The team then used the STM tip to apply a local electric field to single molecules. They found that the electrostatic forces induced by this field caused the molecules to move along a perfectly straight track, in a direction that depended on whether the electrostatic forces were attractive or repulsive. In this fashion, molecules could be sent or received over distances of up to 150 nm, with a final position that could be controlled within 0.01 nm. The researchers also measured the time required for the molecules to travel this distance, and calculated the speed of a single molecule to be roughly 0.1 mm/s.

In a further experiment, Grill and colleagues created a “sender-receiver” set-up in which they successfully transferred a single molecule between two independent probes – like two people throwing and catching a ball. To do this, the “sender” tip applies a repulsive force to the molecule, which then moves to the exact position of the “receiver” tip. The information encoded within the molecule (such as its elemental composition and atomic arrangement) is thus transmitted, too.

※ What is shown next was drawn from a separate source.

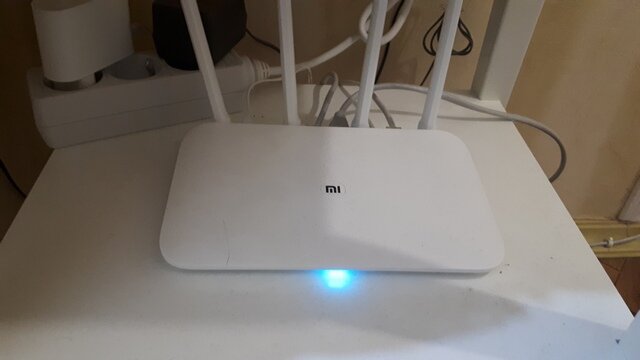 Беленький, красивый...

Members of the team, who include researchers from Oak Ridge National Laboratory in the US, the Humboldt-Universität zu Berlin, the Leibniz Institute for Interactive Materials and Aachen University, say they now plan to study how molecular speed correlates with chemical and structural properties. “Such experiments should allow us to determine the kinetic energy and momentum of molecules and help us measure energy dissipation as the molecules diffuse or after they collide with other molecules,” Grill tells Physics World.

Full details of the present research are reported in Science.